The concept of racism in America has often been discussed and debated. No matter if violence erupted as a result of it or if the debate was as civil as possible, there is still no clear answer or solution to the racism that does or does not exist in society. As a result, Americans are often concerned with being politically correct or not. This topic is often discussed in my “20th Century African American History” class.
Throughout the semester, we have discussed the fact that America is supposed to be a “racially blind” country where people are not limited or oppressed because of their skin color. Although there are many clauses and laws in place to protect and encourage this notion, racism is not blind and continues to cause conflict in our society.
America attempts to combat racism by pushing racial slurs and racism to the outskirts of society. I personally think that this is a good idea. However, it does not eliminate the racism it only removes it from the public. Racists continue to exist and oppress people by their skin color, sexual orientation, and country of origin. It may be argued that the elimination of racial slurs in conversation has given them more power.

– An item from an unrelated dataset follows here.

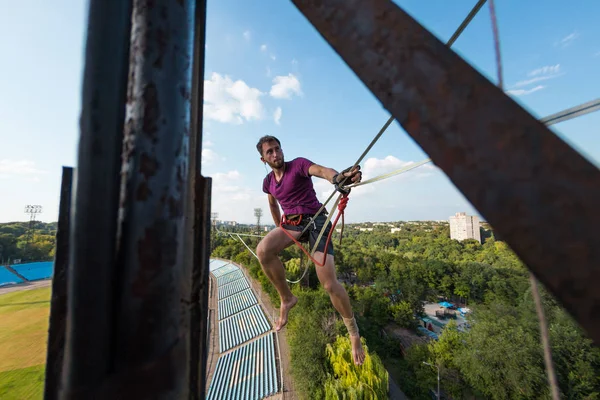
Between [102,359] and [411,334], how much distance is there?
30784mm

You can take a weapon away from a criminal, but don’t they continue to have the same beliefs that breaking the law is okay?
Today’s society has become too uptight regarding everyday language and has lost focus on the actual issue. We need to encourage a different way of thinking, rather than being overly concerned with the language used in everyday life. I do not think it is appropriate to ever use slurs negatively. However, I do believe that some words that may be considered slurs have evolved to take on multiple meanings.
These words are not intended to hurt anyone in particular, but it is true that they do. There are alternative words that can and should used that do not hurt. My point is that we should be less concerned with the words associated with racism and more concerned with changing the beliefs associated with those words.